■ Information provided:
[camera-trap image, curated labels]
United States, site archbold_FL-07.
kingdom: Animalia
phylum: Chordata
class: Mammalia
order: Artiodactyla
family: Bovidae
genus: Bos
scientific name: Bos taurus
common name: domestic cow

■ What you should do: Repeat the entire listing above without changing a word.

■ Response to this exercise:
[camera-trap image, curated labels]
United States, site archbold_FL-07.
kingdom: Animalia
phylum: Chordata
class: Mammalia
order: Artiodactyla
family: Bovidae
genus: Bos
scientific name: Bos taurus
common name: domestic cow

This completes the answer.